Alliance universities are no strangers to change. Whilst most of our member institutions are comparatively ‘new’ as universities, all have longer histories of their own, with the majority founded in response to the Industrial Revolution. Emerging in partnership with new industries and growing cities almost two centuries ago, this civic role remains at the heart of their mission, having evolved alongside the cities and regions they serve.
As the political upheaval of the past two years shows, the communities universities inhabit ask pressing questions of public policy and demand innovation from anchor institutions. Nottingham Trent University is demonstrating how modern civic universities can positively engage with the challenges facing their local regions, through a new think tank – the Nottingham Civic Exchange.

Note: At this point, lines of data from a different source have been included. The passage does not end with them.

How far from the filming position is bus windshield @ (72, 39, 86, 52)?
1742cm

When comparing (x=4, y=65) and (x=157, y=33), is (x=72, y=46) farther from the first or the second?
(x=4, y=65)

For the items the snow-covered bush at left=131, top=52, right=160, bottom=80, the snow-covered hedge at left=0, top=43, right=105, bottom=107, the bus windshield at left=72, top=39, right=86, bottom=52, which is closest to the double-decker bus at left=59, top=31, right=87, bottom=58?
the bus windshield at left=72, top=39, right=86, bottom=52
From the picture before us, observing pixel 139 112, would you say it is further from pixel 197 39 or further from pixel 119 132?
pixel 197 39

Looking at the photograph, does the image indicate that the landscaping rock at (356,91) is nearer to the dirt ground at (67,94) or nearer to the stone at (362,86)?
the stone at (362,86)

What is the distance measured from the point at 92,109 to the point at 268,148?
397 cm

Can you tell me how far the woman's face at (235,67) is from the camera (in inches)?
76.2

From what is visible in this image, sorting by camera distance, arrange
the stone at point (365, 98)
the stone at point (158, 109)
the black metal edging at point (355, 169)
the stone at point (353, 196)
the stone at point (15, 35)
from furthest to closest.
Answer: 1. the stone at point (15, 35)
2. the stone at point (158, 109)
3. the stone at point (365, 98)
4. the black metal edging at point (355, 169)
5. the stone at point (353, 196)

The concepts of ‘ordinary working families’, those ‘just about managing’ or ‘left behind’ have been at the centre of public policy debate in recent years, but far less time has been spent talking to the people to whom these labels are applied. As political debate catches up with concerns in the country at large, Nottingham Civic Exchange – working in partnership with the RSA – has undertaken to do just that and better understand what’s happening behind the data on a household level.
Nottingham Civic Exchange is a resource for Nottingham, connecting NTU’s social science research and the RSA with local people to tackle the regions socio-economic challenges. Although these challenges aren’t unique to the city, they’re typical of those facing policy makers and people across the country. In Nottingham, though, they are particularly pronounced, being one of the ten most deprived areas in England. The Social Mobility Commission’s 2017 State of the Nation report, which assessed English local authority areas as social mobility hotspots and cold spots, found Nottingham to be the thirteenth ‘coldest’.
Unlike other regions, the East Midlands currently lacks any Metro Mayors. Creating policies and identifying interventions for areas that have felt the full force of economic changes in recent decades, the Civic Exchange seeks to use existing policy levers to identify solutions the can have a local impact. Above all, the Civic Exchange wants to be defined by action, not just words.
Addressing Economic Insecurity is the Civic Exchange’s second report to be published since its launch last summer. The report takes the concept of economic insecurity as its framework to conceptualise what it means to be ‘just about managing’ in today’s economy, arguing that this approach has been underutilised in policymaking. Combining objective risks which drive economic insecurity such as unreliable employment contracts, alongside perceived risks, the report examines wellbeing on a household (as opposed to an individual) level. Economic insecurity, the report finds, is not just felt by those on the lowest incomes but is experienced across the income and class distribution, particularly those with lower-medium incomes. Overall, 75% of respondents expressed concern that the cost of living would continue to outpace wages.
Economic insecurity is deliberately defined in broad terms, to be distinct from inequality and poverty but relational to them. In addressing economic insecurity, resilience to a volatile job market is as important as creating more stable employment. As a social asset, though, resilience is not neutral, the research found; like social mobility and opportunity, so much depends on background. Lower earners are far less likely to feel confident that another in their household or network could help if unexpected financial difficulty arises; less likely to take career risks, such as job or industry switches; less likely to pursue education in later life. The distribution of economic insecurity creates a barrier to meaningful social mobility.
Chief among the macro policy aims of the Civic Exchange is a shift in emphasis from trickle-down economic growth to inclusive place-based growth. To encourage this, it has recommended that local employers, including universities, start locally with their procurement strategies and employee contracts; always asking if the decisions they make improve local people’s security. Throughout the year in Nottingham the Civic Exchange will hold focus groups with local households to inform social interventions that breed resilience, as well as produce a study on precarious work across Nottinghamshire.
The report’s findings reflect how people’s lived experience is shaped by the interaction of global economic forces and policy decisions taken locally and nationally – for many, this can be experienced in a way which feels distant and alienating. For universities, this demands a new civic role: a constructive engagement with problems and challenges facing society today, and using their convening power to bring together citizens, researchers, civil society and policymakers. The creation of Nottingham Civic Exchange is an important step in this direction.